Spiega Pompili a Redattore Sociale: “Oggi, abbiamo motivo di pensare che noi, operatori della psichiatria e della salute mentale, lavoreremo di più… Si sta registrando, in queste prime settimane di restrizioni dettate dall’emergenza sanitaria, un aumento delle richieste d’aiuto relative a tendenze suicide? La Regione ha fermato tutte le prestazioni ambulatoriali e day hospital: laddove noi funzionavamo come sportello interlocutorio, ora possiamo occuparci solo delle urgenze, che è anche difficile decodificare, anche perché in ospedale ci viene detto di stare poco. In questo momento il mio staff (medici, volontari, studenti, specializzandi) si è ridotto o azzerato: è quindi difficile accogliere le richieste laddove si è chiuso il canale attraverso cui le raccoglievamo. In parte si riesce a supplire telematicamente, ma questo avviene sopratutto nel privato. Nel pubblico non abbiamo ancora un canale di telemedicina validato.

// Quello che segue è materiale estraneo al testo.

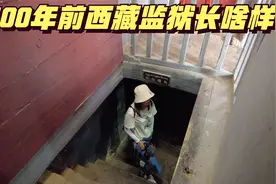 实拍解放前旧西藏的监狱，交不起税的农奴要受断手等酷刑，好残忍视频封面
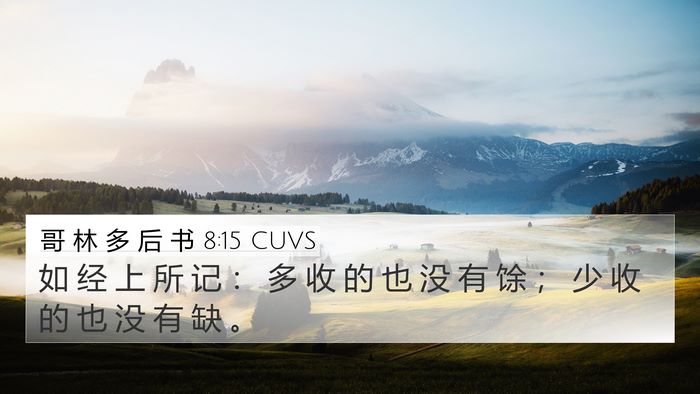 哥 林 多 后 书 8:15 CUVS 4K Wallpaper - 如 经 上 所 记 ： 多 收 的 也 没 有 - 4K Wallpaper Bible Verse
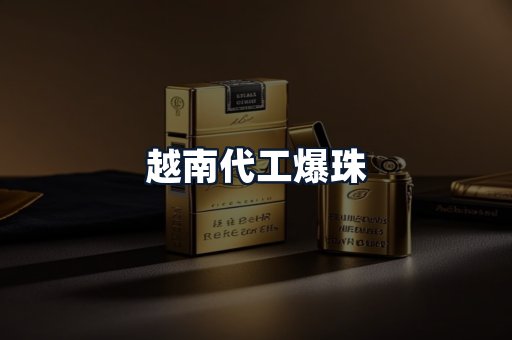 越南代工爆珠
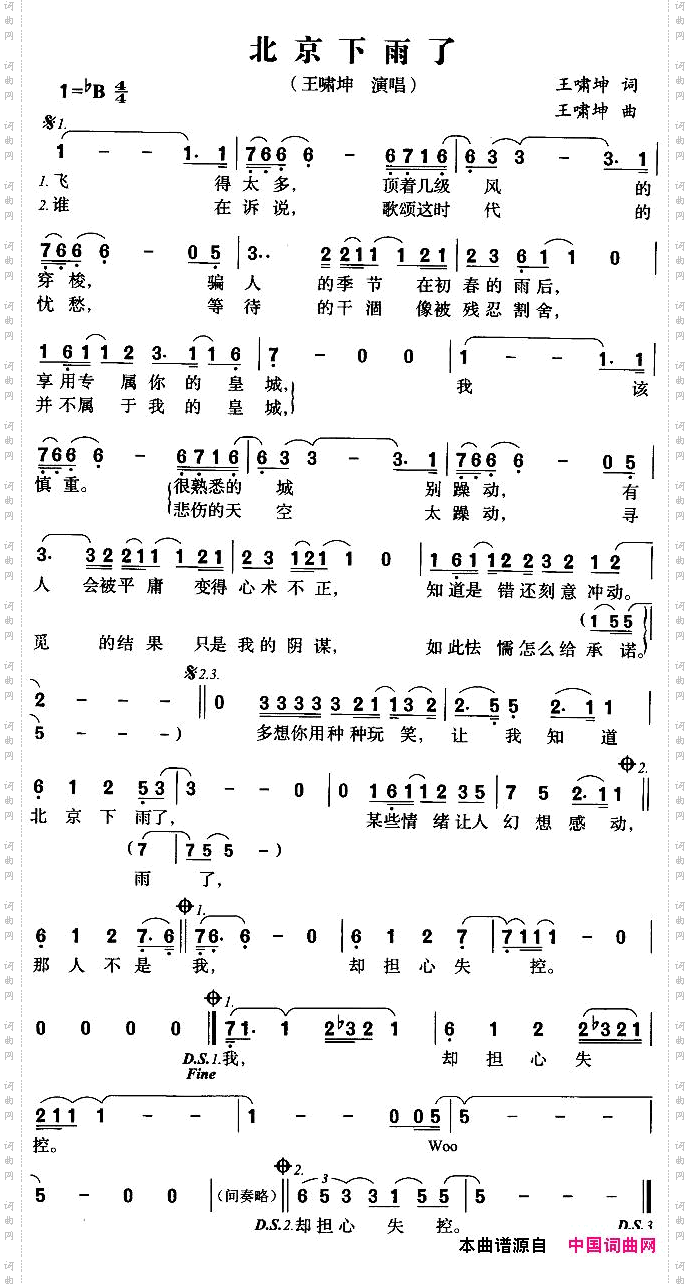 北京下雨了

E questo deve insegnarci qualcosa sul futuro delle prestazioni sanitarie: il Servizio sanitario nazionale dovrà dotarsi di un ‘piano B’, mettendo a disposizione piattaforme dedicate e validate per la presa in carico. Fermo restando che non tutti i disturbi possono essere affrontati a distanza: se c’è una tendenza al suicidio, è molto difficile accoglierla e contenerla senza un contatto reale”.

“Penso alle famiglie rinchiuse nello stesso ambito” continua il medico, “in cui sia già presente una conflittualità o una fragilità. Penso a tutte le persone che abbiano già un disturbo mentale: la loro sofferenza certamente aumenta, per la mancanza di sostegno, la paura e l’isolamento, e questo potrebbe portarle a voler smettere di vivere. Penso a chi ha già un dolore o una malattia in casa. E penso a chi fino a ieri ha vissuto, magari bene, con un’attività autonoma, che improvvisamente si è fermata. Si manifesteranno nel prossimo futuro problematiche per le quali dovremmo giocare d’anticipo, offrendo sostegni adeguati”.

“Non è certo troppo presto per mettere in campo sostegni e risorse per la salute mentale. Parlare di questo può sembrare meno pregnante, quando si devono salvare le vite. Ma tutte le istituzioni internazionali si stanno mobilitando perché ci sia grande enfasi sulla salute mentale. Non è precoce né improprio andare ad agire d’anticipo. Che ruolo gioca la rete sociale nella prevenzione del suicidio? Spesso un ruolo fondamentale: laddove la tendenza al suicidio è sostenuta da una rete sociale, laddove il soggetto si sente parte di un tessuto collettivo, il rischio è minore. Ora, la paura e la segregazione fanno venir meno tutto questo. E poi c’è la noia, che è uno degli elementi non trascurabili associati al rischio di suicidio. In questo senso, le manifestazioni di solidarietà così come i concerti e gli striscioni sui balconi possono aiutare a sentirsi parte di una comunità che condivide in questo momento lo stesso problema. In questo momento non c’è Equitalia che bussa alla porta di alcuni, ma un virus che può colpire chiunque. Paradossalmente, questa consapevolezza può far bene a chi ha una fragilità. E l’informazione, che ruolo può svolgere nel contenere il rischio di suicidio? Un ruolo importante: siamo bombardati ogni giorno da notizie drammatiche, senza che ci venga detto se e come verremo fuori da tutto questo. Il governo inglese, per esempio, ha dichiarato che in tre settimane se ne uscirà: se un messaggio come questo fosse trasmesso a tutti, naturalmente con cognizione di causa, questo sarebbe un elemento di sostegno. Ma così non è. I mass media dovrebbero dare messaggi che controbilancino la drammaticità: elementi di positività, prospettiva, indicazioni pratiche su come chiedere aiuto. Questo sarebbe un deterrente fortissimo”.